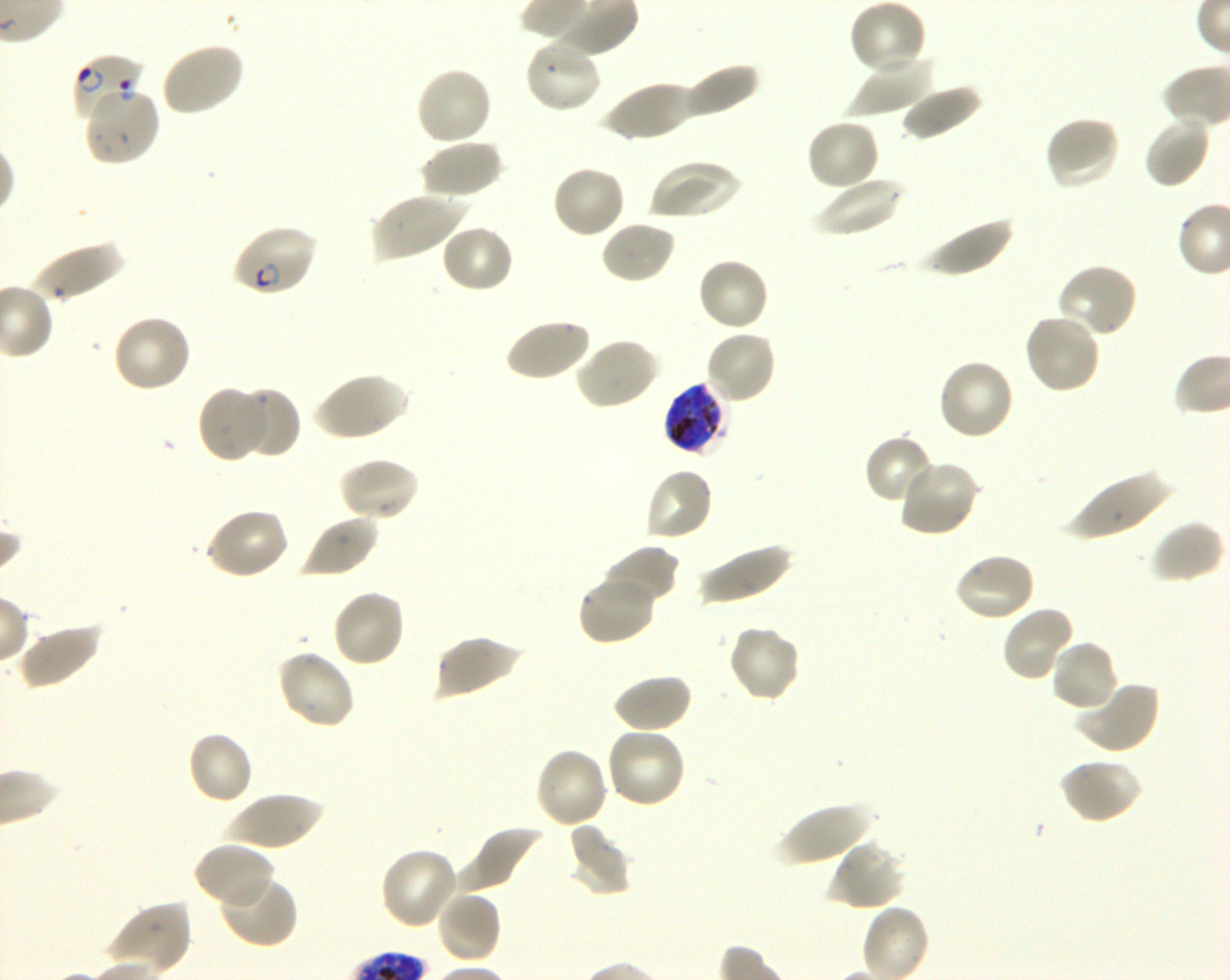
Approximate bounding boxes as (x1, y1, x2, y2) in pixels. Not every red blood cell is marked. A life-cycle stage — or a range of stages, where the recorded stages span more than one — follows each staged infected red blood cell.
Summary:
  - Locations of infected red blood cells: (71, 52, 145, 124) ring; (230, 223, 318, 297) early ring to early trophozoite; (662, 381, 728, 457) late trophozoite to late schizont
  - Locations of uninfected red blood cells: (849, 0, 927, 76), (524, 37, 602, 114), (159, 42, 244, 117), (850, 54, 933, 116), (680, 63, 761, 122), (415, 66, 493, 147), (599, 79, 694, 143), (901, 84, 984, 142), (83, 86, 161, 167), (1045, 114, 1121, 191), (1142, 114, 1211, 189), (804, 118, 881, 192), (420, 139, 503, 199), (648, 157, 741, 221), (551, 164, 627, 239), (810, 177, 907, 237), (370, 191, 465, 262), (917, 214, 1015, 279), (600, 220, 677, 285), (440, 224, 514, 295), (28, 241, 124, 303), (696, 257, 769, 333), (1055, 263, 1138, 338), (1023, 312, 1102, 396), (112, 314, 193, 394), (504, 317, 591, 383), (703, 329, 777, 406), (574, 337, 660, 411), (935, 357, 1015, 441), (313, 371, 407, 441), (197, 387, 267, 463), (236, 387, 300, 460), (863, 433, 935, 505), (337, 456, 419, 523), (896, 458, 980, 536), (643, 467, 715, 543), (1060, 472, 1173, 541), (204, 507, 290, 581), (300, 514, 379, 579), (1149, 521, 1225, 585), (697, 543, 794, 606), (601, 544, 679, 610), (952, 552, 1036, 624), (579, 574, 658, 645), (330, 588, 406, 668), (1001, 604, 1076, 683), (17, 621, 103, 689), (725, 624, 802, 703), (434, 634, 522, 700), (1049, 638, 1119, 713), (275, 649, 356, 731), (611, 672, 692, 734), (1073, 680, 1160, 755), (603, 726, 687, 810), (186, 730, 254, 805), (534, 747, 610, 830), (1059, 758, 1142, 825), (227, 792, 324, 850), (773, 801, 874, 866), (566, 822, 632, 897), (454, 826, 544, 896), (830, 838, 907, 911), (193, 842, 276, 912), (379, 845, 459, 929), (219, 871, 299, 947), (434, 890, 503, 964), (107, 900, 193, 976)
  - Field of view: one from this slide
  - Image size: 1230×980 pixels
  - Donor blood group: O+
  - Objective: 100x, oil immersion, numerical aperture 1.30
  - Preparation: thin blood film
  - Culture: shaking in-vitro P. falciparum strain 3D7
  - Stain: Giemsa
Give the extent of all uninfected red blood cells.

****************

Directions:
Every line that holds the string "pixels" must be copied from the records above.

Task answer:
Approximate bounding boxes as (x1, y1, x2, y2) in pixels. Not every red blood cell is marked. A life-cycle stage — or a range of stages, where the recorded stages span more than one — follows each staged infected red blood cell.
  - Image size: 1230×980 pixels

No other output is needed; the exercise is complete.